Different ways to sum n using numbers greater than or equal to m

Given two natural number n and m. The task is to find the number of ways in which the numbers that are greater than or equal to m can be added to get the sum n.

Examples:

Input : n = 3, m = 1
Output : 3
Following are three different ways
to get sum n such that each term is
greater than or equal to m
1 + 1 + 1, 1 + 2, 3 

Input : n = 2, m = 1
Output : 2
Two ways are 1 + 1 and 2



The idea is to use Dynamic Programming by define 2D matrix, say dp[][]. dp[i][j] define the number of ways to get sum i using the numbers greater than or equal to j. So dp[i][j] can be defined as:

If i < j, dp[i][j] = 0, because we cannot achieve smaller sum of i using numbers greater than or equal to j.

If i = j, dp[i][j] = 1, because there is only one way to show sum i using number i which is equal to j.

Else dp[i][j] = dp[i][j+1] + dp[i-j][j], because obtaining a sum i using numbers greater than or equal to j is equal to the sum of obtaining a sum of i using numbers greater than or equal to j+1 and obtaining the sum of i-j using numbers greater than or equal to j.

SUPPLIED MATERIAL:
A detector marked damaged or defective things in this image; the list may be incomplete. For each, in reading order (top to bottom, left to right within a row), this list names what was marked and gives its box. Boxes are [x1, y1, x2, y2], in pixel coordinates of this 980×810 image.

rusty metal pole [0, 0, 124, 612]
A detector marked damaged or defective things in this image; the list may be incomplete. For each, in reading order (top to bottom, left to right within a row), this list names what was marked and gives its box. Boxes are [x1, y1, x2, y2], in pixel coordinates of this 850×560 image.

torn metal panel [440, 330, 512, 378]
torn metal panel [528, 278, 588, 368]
--
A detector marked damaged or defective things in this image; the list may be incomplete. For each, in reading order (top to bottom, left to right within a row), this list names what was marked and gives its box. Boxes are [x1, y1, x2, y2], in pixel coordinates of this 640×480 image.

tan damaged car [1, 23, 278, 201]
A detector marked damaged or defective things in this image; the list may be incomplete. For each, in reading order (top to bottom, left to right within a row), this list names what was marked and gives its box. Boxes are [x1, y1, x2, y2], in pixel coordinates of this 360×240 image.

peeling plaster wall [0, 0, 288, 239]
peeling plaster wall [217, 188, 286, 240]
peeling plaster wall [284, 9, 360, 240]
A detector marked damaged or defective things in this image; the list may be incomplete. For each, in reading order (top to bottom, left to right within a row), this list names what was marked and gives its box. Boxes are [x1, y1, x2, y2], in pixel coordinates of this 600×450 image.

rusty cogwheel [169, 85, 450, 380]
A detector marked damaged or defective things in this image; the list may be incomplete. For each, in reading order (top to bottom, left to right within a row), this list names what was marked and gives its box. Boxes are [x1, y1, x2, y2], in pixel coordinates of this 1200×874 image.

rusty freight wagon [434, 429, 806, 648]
...
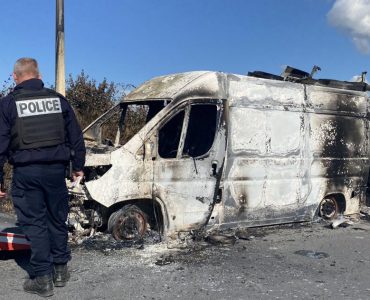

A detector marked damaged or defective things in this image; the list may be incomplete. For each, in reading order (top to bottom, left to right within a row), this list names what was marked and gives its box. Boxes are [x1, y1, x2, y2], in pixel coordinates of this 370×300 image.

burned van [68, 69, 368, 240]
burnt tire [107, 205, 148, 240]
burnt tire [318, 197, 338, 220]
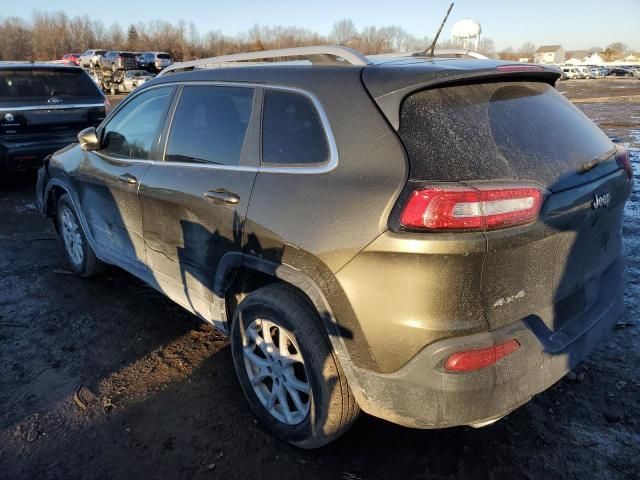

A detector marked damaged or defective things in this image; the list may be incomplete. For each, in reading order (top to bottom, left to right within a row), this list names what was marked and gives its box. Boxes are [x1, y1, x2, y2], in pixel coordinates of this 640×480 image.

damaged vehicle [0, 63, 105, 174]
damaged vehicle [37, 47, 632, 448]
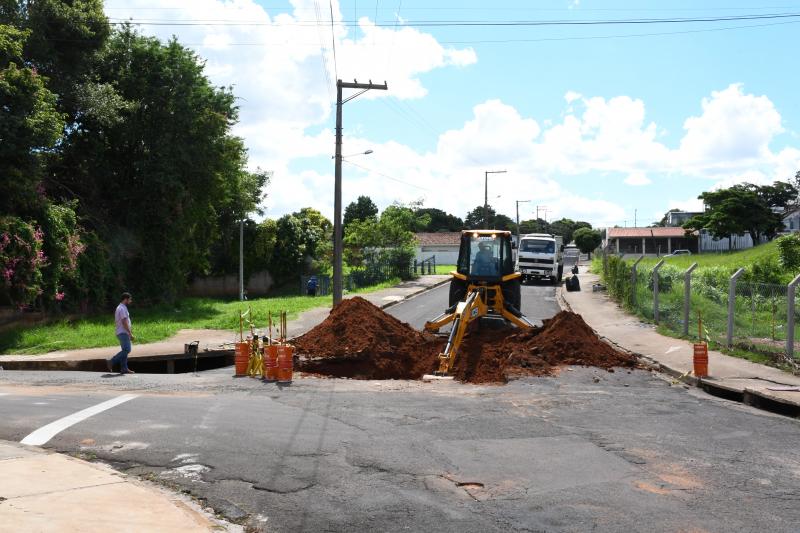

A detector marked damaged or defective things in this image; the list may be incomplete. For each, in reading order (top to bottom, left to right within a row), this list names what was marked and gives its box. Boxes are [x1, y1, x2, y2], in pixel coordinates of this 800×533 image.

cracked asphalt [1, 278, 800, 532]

TASKS TO PERFORM:
(1) According to the article on summing n with numbers greater than or equal to m, what value does dp[i][j] take when i equals j?
(2) Render this sentence from the article on summing n with numbers greater than or equal to m into French: "If i < j, dp[i][j] = 0, because we cannot achieve smaller sum of i using numbers greater than or equal to j."
(3) Resume the article on summing n with numbers greater than or equal to m, starting right after its final sentence.

TASK RESULTS:
(1) dp[i][j] = 1, because there is only one way to show sum i using number i, which is equal to j.

(2) Si i < j, dp[i][j] = 0, car on ne peut pas obtenir une somme i plus petite à l'aide de nombres supérieurs ou égaux à j.

(3)
Below is the implementation of this approach:

CPP

// CPP Program to find number of ways to
// which numbers that are greater than
// given number can be added to get sum.
#include <bits/stdc++.h>
#define MAX 100
using namespace std;

// Return number of ways to which numbers
// that are greater than given number can
// be added to get sum.
int numberofways(int n, int m)
{
    int dp[n+2][n+2];
    memset(dp, 0, sizeof(dp));

    dp[0][n + 1] = 1;

    // Filling the table. k is for numbers
    // greater than or equal that are allowed.
    for (int k = n; k >= m; k--) {

        // i is for sum
        for (int i = 0; i <= n; i++) {

            // initializing dp[i][k] to number
            // ways to get sum using numbers
            // greater than or equal k+1
            dp[i][k] = dp[i][k + 1];

            // if i > k
            if (i - k >= 0)
                dp[i][k] = (dp[i][k] + dp[i - k][k]);
        }
    }

    return dp[n][m];
}

// Driver Program
int main()
{
    int n = 3, m = 1;
    cout << numberofways(n, m) << endl;
    return 0;
}

Java


// Java Program to find number of ways to
// which numbers that are greater than
// given number can be added to get sum.
import java.io.*;

class GFG {
    
    // Return number of ways to which numbers
    // that are greater than given number can
    // be added to get sum.
    static int numberofways(int n, int m)
    {
        int dp[][]=new int[n+2][n+2];
        
        dp[0][n + 1] = 1;
     
        // Filling the table. k is for numbers
        // greater than or equal that are allowed.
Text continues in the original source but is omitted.